Freaktastic cover illustration by Nebular
If the quartet takes a subtle approach to vocals, percussion, keys, and bass, the flanged-out guitar playing aims for the stratosphere. In that sense, it provides an anchor for Matt Lajoie's flights of fancy as he carves out the most fantastical shapes. I already wrote about the flute-embellished stunner "No Land" here, which remains the highlight of this fine set. It's also the only selection where you can clearly make out the lyrics ("We work so hard, we been working so hard...").
Fantastic Voyage (1966) / 20th Century Fox
This movie tripped me out as a kid.
My only complaint: the record seems short, though it's a respectable 42 minutes long. Except for "The Body Electric" (3:08) and "Impermanence" (1:59)—the latter plays like the Incredible String Band by way of Pink Floyd—the other tracks may be generous in length, especially the 12-minute "A Knock at the Door in Your Mind," except more of them would've been ideal. Either that or they could've lengthened the other numbers, but I'd imagine they do that when they play live.

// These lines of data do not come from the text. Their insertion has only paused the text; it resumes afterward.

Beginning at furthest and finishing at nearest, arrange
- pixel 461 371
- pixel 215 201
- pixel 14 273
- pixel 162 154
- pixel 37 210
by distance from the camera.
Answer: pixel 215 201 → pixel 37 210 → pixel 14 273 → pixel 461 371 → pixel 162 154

Unlike Tame Impala or the Black Angels who construct their psych-rock around a pop framework, Herbcraft show greater interest in conjuring up a mood or a feel than crafting conventional songs (not that there isn't a time and place for defined melodies and decipherable lyrics). In that sense, they recall Loop, the Lumerians, and the Psychic Ills, which makes The Astral Body Electric a better bet for bedrooms and headphones than radio airwaves and automobile ads.
The Astral Body Electric is out now (orig release date: Mar 5). Stream it at SPIN.